== PROBLEMS AND TASKS ==
(a) Write out the passage of the IMPORTXML thread from "Can anyone please" to "in cell D2).", word for word.
(b) Continue the IMPORTXML thread from the point where it ends.

== TEXT FOR ANALYSIS ==
Reputation: 369
I am getting no data when I apply class using importxml, I have reviewed the source code by using right click page source option and sentencs are there, I used ctrl+f to find the line and tried the xpath as mentioned below but it gives #NA, since new to import XML google sheets query, I need the result that is attached in the snap below for cell E55 the Japanese and English sentence in cell I55 & J55.
These sentences came from the following search the first sentence is used always in Japnese & English, here is the snap
I have tried a few combinations but in shows #NA;
=IMPORTXML("https://tangorin.com/sentences?search=時","//div[@class='s-jp']")
=IMPORTXML("https://tangorin.com/sentences?search=時","//div[@class='entry entry-border sentences undefined ']/dd[@class='s-jp']")
Can anyone please assist as can I cant copy for 2000 letters both Japnese & English sentences which I need for translation class, much appreciated thanks
Upvotes: 1
Views: 280
Reputation: 5915
Output :
3 formulas to get the data (url is in cell D2).
For Kana in D4 :
=TRANSPOSE(SPLIT(SUBSTITUTE(TEXTJOIN("",TRUE,IMPORTXML(D2,"//div[@class='results-main-container']//dt//text()[not(parent::rt)]|//dd[@class='s-en']/@class")),"s-en","¤"),"¤"))

Stored items:
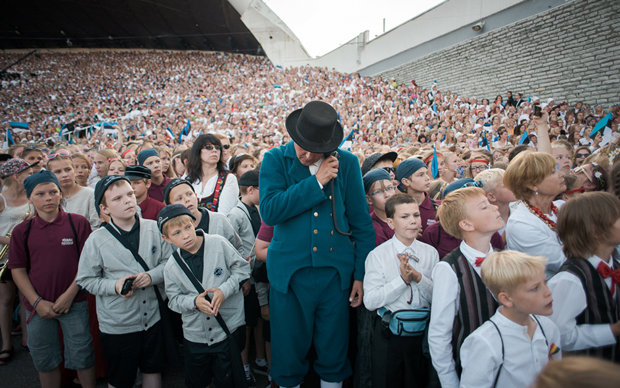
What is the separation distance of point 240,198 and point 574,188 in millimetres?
3320

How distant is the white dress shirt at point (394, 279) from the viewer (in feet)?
6.27

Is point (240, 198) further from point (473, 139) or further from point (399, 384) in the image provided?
point (473, 139)

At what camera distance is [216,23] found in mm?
31719

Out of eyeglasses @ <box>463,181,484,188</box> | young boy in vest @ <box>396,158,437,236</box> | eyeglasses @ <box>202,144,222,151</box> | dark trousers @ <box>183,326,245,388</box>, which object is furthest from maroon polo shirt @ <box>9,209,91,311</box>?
eyeglasses @ <box>463,181,484,188</box>

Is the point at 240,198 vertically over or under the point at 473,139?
under

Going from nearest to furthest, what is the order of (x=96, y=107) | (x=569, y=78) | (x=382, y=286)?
(x=382, y=286) < (x=569, y=78) < (x=96, y=107)

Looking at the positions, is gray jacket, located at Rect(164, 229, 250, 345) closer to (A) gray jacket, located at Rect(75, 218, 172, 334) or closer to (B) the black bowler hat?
(A) gray jacket, located at Rect(75, 218, 172, 334)

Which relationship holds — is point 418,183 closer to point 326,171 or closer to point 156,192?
point 326,171

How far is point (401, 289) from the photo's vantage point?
1.90 meters

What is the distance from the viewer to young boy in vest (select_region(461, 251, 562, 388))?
4.83 feet

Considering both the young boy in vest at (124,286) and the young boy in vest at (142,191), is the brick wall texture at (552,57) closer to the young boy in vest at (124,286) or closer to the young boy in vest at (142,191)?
the young boy in vest at (142,191)

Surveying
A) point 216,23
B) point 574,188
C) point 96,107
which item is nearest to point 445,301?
point 574,188

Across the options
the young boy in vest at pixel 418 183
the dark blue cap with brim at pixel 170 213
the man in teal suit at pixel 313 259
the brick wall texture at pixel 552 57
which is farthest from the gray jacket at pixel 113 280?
the brick wall texture at pixel 552 57

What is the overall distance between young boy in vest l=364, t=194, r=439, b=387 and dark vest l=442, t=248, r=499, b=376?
240mm
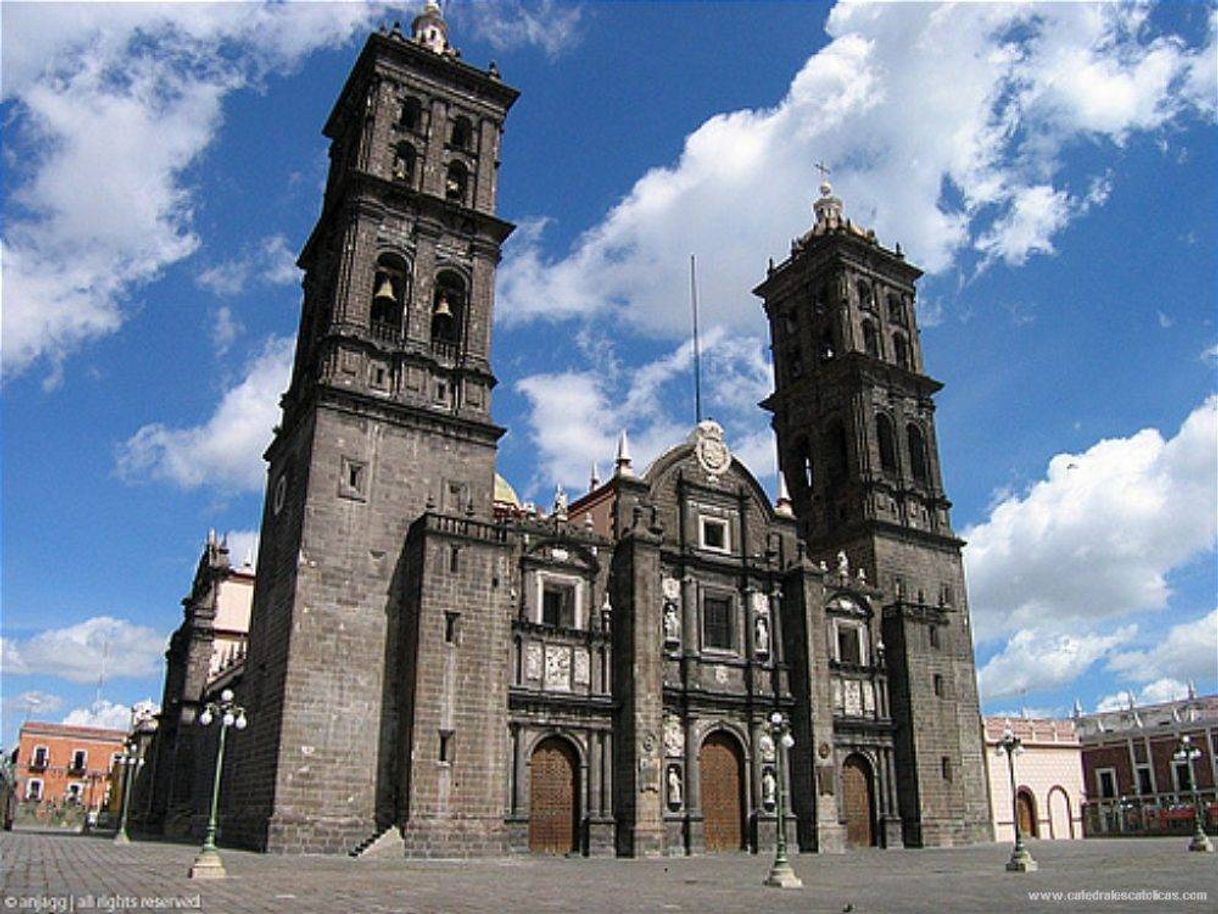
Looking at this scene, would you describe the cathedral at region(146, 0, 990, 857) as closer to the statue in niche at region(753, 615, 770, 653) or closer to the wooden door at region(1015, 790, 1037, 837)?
the statue in niche at region(753, 615, 770, 653)

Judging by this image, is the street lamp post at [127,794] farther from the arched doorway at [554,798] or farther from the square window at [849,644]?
the square window at [849,644]

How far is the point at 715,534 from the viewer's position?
37031mm

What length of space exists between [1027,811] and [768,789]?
17526 millimetres

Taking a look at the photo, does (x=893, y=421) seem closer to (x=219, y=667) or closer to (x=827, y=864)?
(x=827, y=864)

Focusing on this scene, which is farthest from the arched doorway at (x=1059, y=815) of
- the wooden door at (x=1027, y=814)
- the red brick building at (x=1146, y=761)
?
the red brick building at (x=1146, y=761)

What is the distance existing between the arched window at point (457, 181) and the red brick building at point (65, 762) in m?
Answer: 72.7

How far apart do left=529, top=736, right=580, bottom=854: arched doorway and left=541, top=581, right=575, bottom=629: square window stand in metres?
3.72

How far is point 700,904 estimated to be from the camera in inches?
579

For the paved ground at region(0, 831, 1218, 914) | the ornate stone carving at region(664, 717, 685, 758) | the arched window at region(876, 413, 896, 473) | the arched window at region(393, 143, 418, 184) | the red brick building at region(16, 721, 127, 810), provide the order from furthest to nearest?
the red brick building at region(16, 721, 127, 810) < the arched window at region(876, 413, 896, 473) < the arched window at region(393, 143, 418, 184) < the ornate stone carving at region(664, 717, 685, 758) < the paved ground at region(0, 831, 1218, 914)

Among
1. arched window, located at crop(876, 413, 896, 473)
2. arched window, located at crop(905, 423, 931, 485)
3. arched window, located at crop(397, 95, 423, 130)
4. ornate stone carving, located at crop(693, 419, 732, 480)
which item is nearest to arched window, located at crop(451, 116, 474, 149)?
arched window, located at crop(397, 95, 423, 130)

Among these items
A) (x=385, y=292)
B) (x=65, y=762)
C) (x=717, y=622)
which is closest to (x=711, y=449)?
(x=717, y=622)

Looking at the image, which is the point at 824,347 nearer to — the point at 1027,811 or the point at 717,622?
the point at 717,622

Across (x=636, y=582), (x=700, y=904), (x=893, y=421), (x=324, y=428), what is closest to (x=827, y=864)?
(x=636, y=582)

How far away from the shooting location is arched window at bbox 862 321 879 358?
150 ft
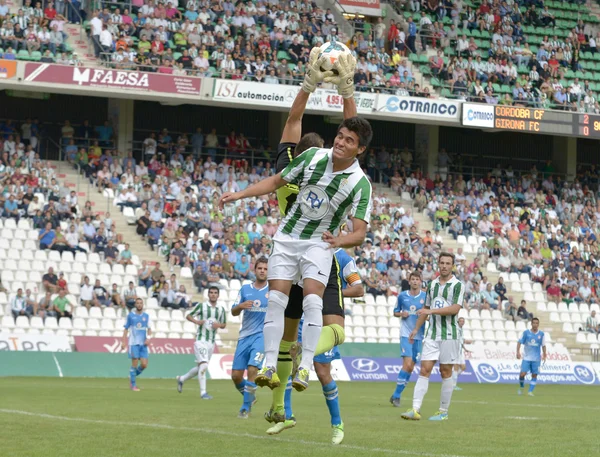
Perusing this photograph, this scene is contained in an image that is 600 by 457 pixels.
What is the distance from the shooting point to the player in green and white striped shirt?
32.0ft

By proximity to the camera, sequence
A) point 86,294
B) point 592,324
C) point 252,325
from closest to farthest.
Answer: point 252,325 → point 86,294 → point 592,324

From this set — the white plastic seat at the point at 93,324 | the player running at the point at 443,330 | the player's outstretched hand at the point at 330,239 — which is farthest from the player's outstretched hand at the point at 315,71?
the white plastic seat at the point at 93,324

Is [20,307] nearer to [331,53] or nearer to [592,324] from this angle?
[592,324]

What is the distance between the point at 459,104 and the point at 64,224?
15.3m

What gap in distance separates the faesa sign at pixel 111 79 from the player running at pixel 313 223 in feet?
81.5

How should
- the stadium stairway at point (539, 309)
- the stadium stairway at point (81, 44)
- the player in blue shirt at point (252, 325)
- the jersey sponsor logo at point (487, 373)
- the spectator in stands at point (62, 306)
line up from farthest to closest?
the stadium stairway at point (81, 44)
the stadium stairway at point (539, 309)
the jersey sponsor logo at point (487, 373)
the spectator in stands at point (62, 306)
the player in blue shirt at point (252, 325)

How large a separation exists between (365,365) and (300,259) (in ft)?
67.4

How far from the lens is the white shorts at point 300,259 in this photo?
972 centimetres

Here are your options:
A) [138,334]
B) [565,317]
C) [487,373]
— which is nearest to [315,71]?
[138,334]

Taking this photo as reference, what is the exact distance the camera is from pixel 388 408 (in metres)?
17.8

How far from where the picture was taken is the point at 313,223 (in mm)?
9812

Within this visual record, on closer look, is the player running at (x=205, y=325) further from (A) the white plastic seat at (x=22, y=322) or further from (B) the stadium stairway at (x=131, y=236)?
(B) the stadium stairway at (x=131, y=236)

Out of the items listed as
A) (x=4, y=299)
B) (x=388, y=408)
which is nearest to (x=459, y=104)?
(x=4, y=299)

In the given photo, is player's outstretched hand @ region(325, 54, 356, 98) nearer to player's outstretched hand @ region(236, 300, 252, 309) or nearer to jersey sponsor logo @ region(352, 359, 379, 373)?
player's outstretched hand @ region(236, 300, 252, 309)
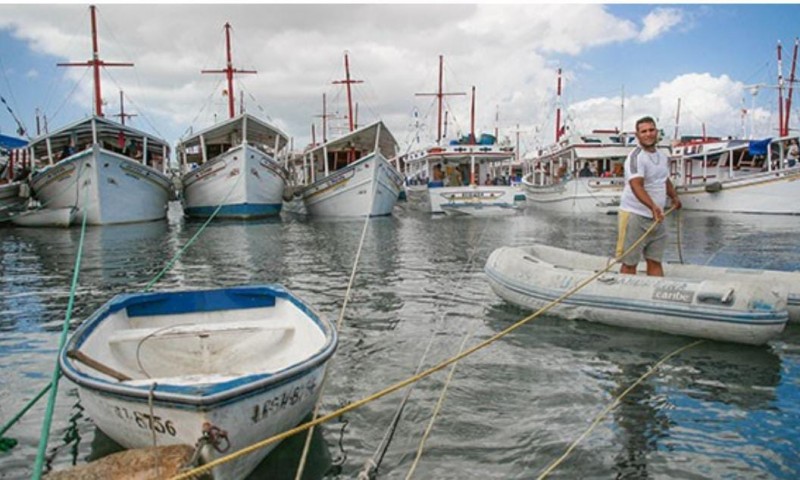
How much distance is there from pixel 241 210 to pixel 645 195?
78.0 ft

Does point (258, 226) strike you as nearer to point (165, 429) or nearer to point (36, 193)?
point (36, 193)

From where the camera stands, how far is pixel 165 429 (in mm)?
3686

== TASK-BY-TASK OUTPUTS ==
(a)
Can anyone please assist as can I cant copy for 2000 letters both Japnese & English sentences which I need for translation class, much appreciated thanks
Upvotes: 1
Views: 280
Reputation: 5915
Output :
3 formulas to get the data (url is in cell D2).

(b)
For Romaji in E4 :
=ARRAYFORMULA(TRIM(TRANSPOSE(SPLIT(SUBSTITUTE(TEXTJOIN(" ",TRUE,IMPORTXML(D2,"//div[@class='results-main-container']//dt//rt|//dd[@class='s-en']/@class")),"s-en","¤"),"¤"))))
For English in F4 :
=ARRAYFORMULA(TRIM(TRANSPOSE(SPLIT(SUBSTITUTE(SUBSTITUTE(SUBSTITUTE(SUBSTITUTE(SUBSTITUTE(SUBSTITUTE(SUBSTITUTE(SUBSTITUTE(REGEXREPLACE(TEXTJOIN(" ",FALSE,IMPORTXML(D2,"//div[@class='results-main-container']//dd/span|(//dd[@class='s-en'])[not(position()=1)]/@class")),"(\w)( )(\w)","$1'$3"),"s-en","¤")," , ",", ")," . ",".")," - ","-")," ( "," (")," ) ",") ")," !","!")," ?","?"),"¤"))))
To limit the array to 1 result, you can use something like :
=INDEX(one of the preceding formulas,1,1)
Output :
EDIT : If you need something like this (word in a cell and first example retrieved. /!\ Limit the number of words to search. Each word = 3 IMPORTXML
requests. So, for 20 words => 60 requests, leading to a slow sheet.)
In column B, copy-paste the words to search.
For Kana in cells C3,C4,C5,... the following formula :
=TEXTJOIN("",TRUE,IMPORTXML("https://tangorin.com/sentences?search="&B3,"(//div[@class='results-main-container']//dt)[1]//text()[not(parent::rt)]"))
For Romaji in cells D3,D4,D5,... the following formula :
=TEXTJOIN(" ",TRUE,IMPORTXML("https://tangorin.com/sentences?search="&B3,"(//div[@class='results-main-container']//dt)[1]//rt"))
For English in cells E3,E4,E5,... the following formula :
=SUBSTITUTE(SUBSTITUTE(SUBSTITUTE(SUBSTITUTE(SUBSTITUTE(SUBSTITUTE(SUBSTITUTE(SUBSTITUTE(SUBSTITUTE(REGEXREPLACE(TEXTJOIN(" ",FALSE,IMPORTXML("https://tangorin.com/sentences?search="&B3,"(//div[@class='results-main-container']//dd/span)[1]")),"(\w)( )(\w)","$1'$3"),"s-en","¤")," , ",", ")," .",".")," - ","-")," ( "," (")," ) ",") ")," !","!")," ?","?"),". ",".")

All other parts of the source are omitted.